A new and highly aggressive information-stealing malware called “PupkinStealer” has surfaced, posing a serious threat to Windows users since its discovery in April 2025. This .NET-based malware operates with rapid precision, quickly extracting stored credentials from web browsers and authentication tokens from widely used messaging apps before vanishing without a trace.

Unlike many persistent malware strains, PupkinStealer completes its malicious activity within seconds, emphasizing swift data theft without creating any persistent presence on the infected system. It primarily targets sensitive information from Chromium-based browsers, including Google Chrome, Microsoft Edge, Opera, Brave, and Vivaldi.

Once gathered, the stolen data is compressed into an archive and covertly transmitted to the attackers using Telegram’s Bot API. This advanced exfiltration technique enables the attackers to obtain the stolen information instantly, exploiting legitimate infrastructure to evade conventional network detection methods. Indicators suggest that Russian-speaking cybercrime groups are behind PupkinStealer, as evidenced by the Russian name of the Telegram bot used for data transfer and embedded code references to “Coded by Ardent,” a recognized alias within Russian cybercriminal circles.

The malware’s design closely mirrors the open-source StormKitty stealer, indicating that its creators likely built upon or drew inspiration from established information stealer frameworks. Picus Security researchers, who discovered PupkinStealer by analyzing its distinctive exfiltration patterns and code architecture, observed that the malware does not employ advanced anti-analysis techniques. Nevertheless, its rapid execution and low-profile activity during its short operational period allow it to avoid detection.

Telegram-Based Exfiltration: A Covert Channel

What sets PupkinStealer apart from traditional info-stealers is its remarkably efficient data exfiltration technique using Telegram’s Bot API. Rather than depending on dedicated command-and-control (C2) servers, the malware embeds a Telegram bot token and chat ID directly within its binary. Once it collects victim data, the malware sends an HTTP POST request to Telegram’s API endpoint to transmit the stolen information.

The exfiltration process involves compressing all stolen data into a ZIP archive, typically named [Username]@ardent.zip, within the victim’s temporary directory. It then sends this archive through a request to the Telegram API: https://api.telegram.org/bot<TOKEN>/sendDocument?chat_id=<CHAT_ID>&caption=<CAPTION>.

This approach offers significant advantages to attackers:

• Anonymity: By utilizing Telegram’s legitimate infrastructure, attackers remain anonymous and avoid the need for malicious servers.
• Encryption: The communication is encrypted via standard HTTPS traffic on port 443, blending with normal web traffic and bypassing many traditional network security controls.
• Real-time Notifications: Attackers receive immediate notifications with organized victim data directly within their Telegram app.

Beyond stealing web browser credentials, PupkinStealer’s data collection process aggressively targets additional sensitive information. Specifically, when it detects Telegram Desktop, the malware forcibly closes the application and copies the entire “tdata” folder, which holds vital session data.

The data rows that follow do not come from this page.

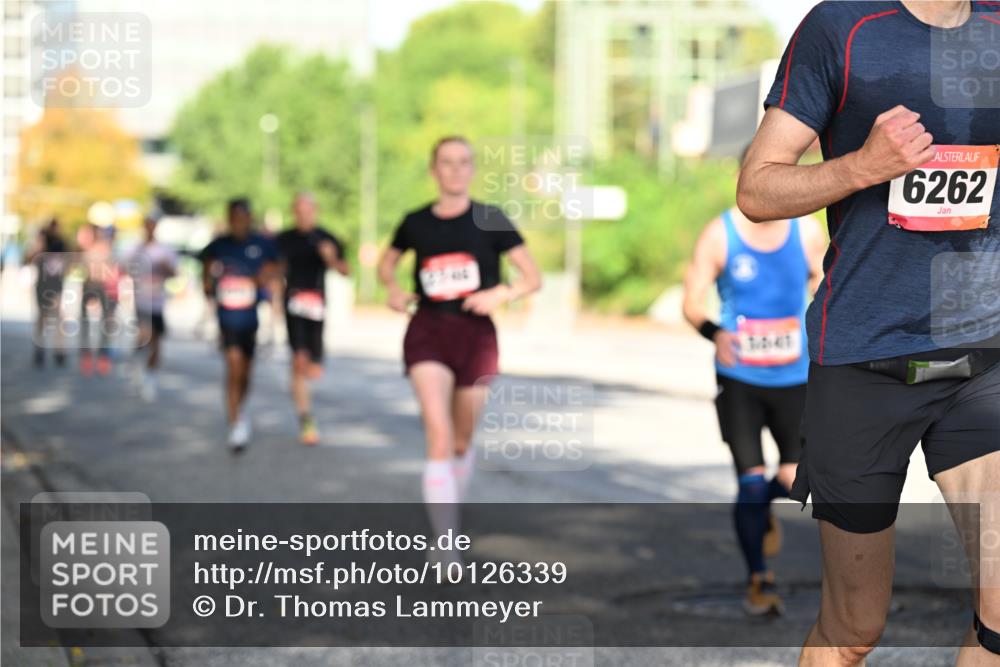 06.09.2026 - CURREX Alsterlauf Dr. Thomas Lammeyer http://msf.ph/oto/10126339 06.09.2026 09:45:04 Laufen 3247, 6262 meine-sportfotos.de
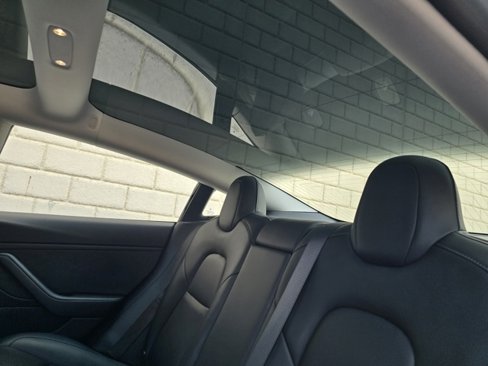 Used 2018 Tesla Model 3 Long Range image 33
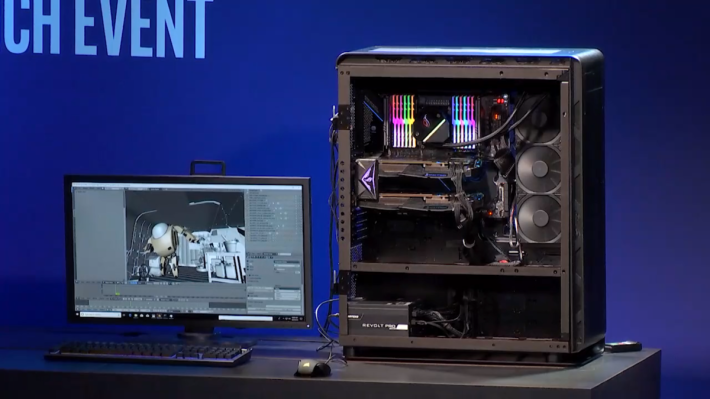 Intel 並沒有在發表會公布 Xeon W-3175X 的實物外觀，這顆 CPU 一直都內藏於這套 ASUS ROG PC。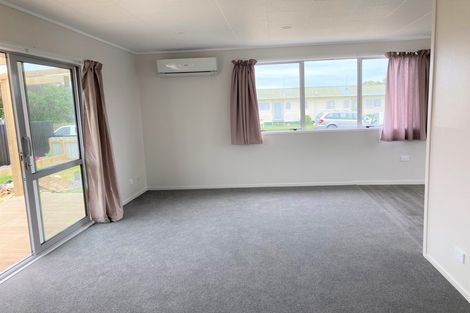 Photo of property in 61 Hume Street, Waitara, 4320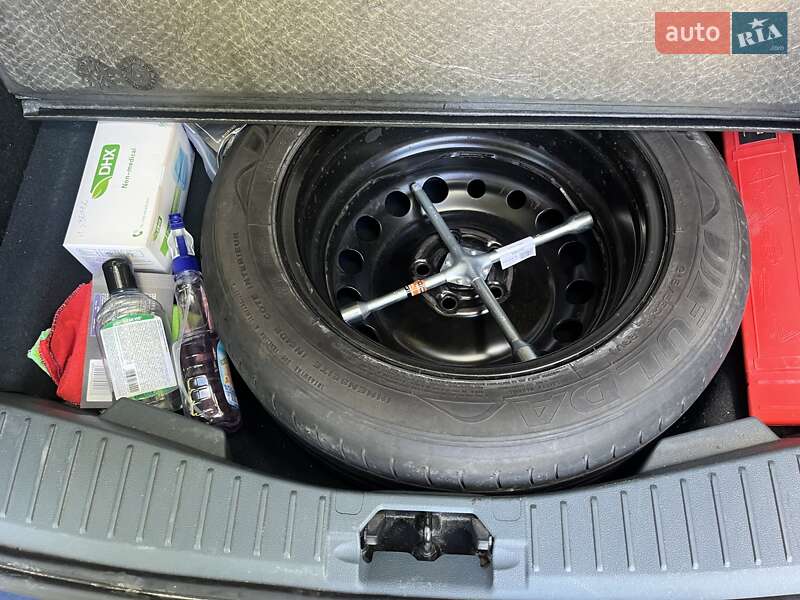 Мінівен Ford C-Max 2011 в Калинівці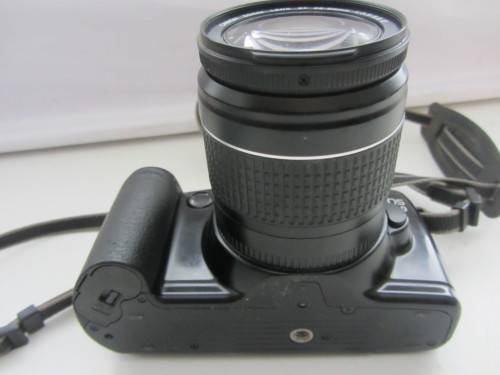 Canon EOS 3000 S.L.R. Canon EF 28-80m 3.5-5.5ii Lens No Fungus or Haze.-Very Good Condition.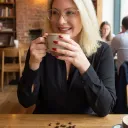 Bianca Lolli tomando café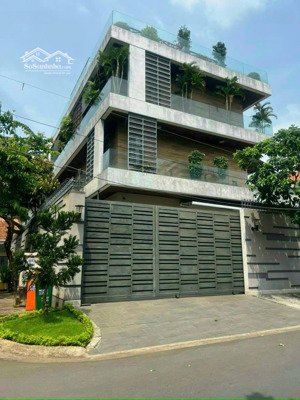 cần bán biệt thự hầm 4 tầng đường cao đức lân an phú quận 2. dt:10x20m gía chỉ 55 tỷ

This method enables attackers to fully bypass multi-factor authentication (MFA) and login notifications, allowing them to seamlessly import the victim’s session onto another device.

Defending Against PupkinStealer

For defenders, identifying PupkinStealer involves monitoring for specific indicators of compromise (IoCs):

• File Hash: The distinctive SHA-256 hash: 9309003c245f94ba4ee52098dadbaa0d0a4d83b423d76c1bfc082a1c29e0b95f.
• Directory Creation: The creation of specific directories under %TEMP% containing stolen data.
• Network Connections: Connections to api.telegram.org that include the exfiltration bot’s token and chat ID.

Organizations must strengthen their defenses by deploying endpoint protection solutions featuring advanced behavioral detection capabilities. Continuous monitoring for unusual process termination patterns, especially those affecting web browsers and widely used messaging apps, is essential. Providing Security Operations Center (SOC) teams with comprehensive threat analysis tools will also accelerate response times to swiftly evolving threats.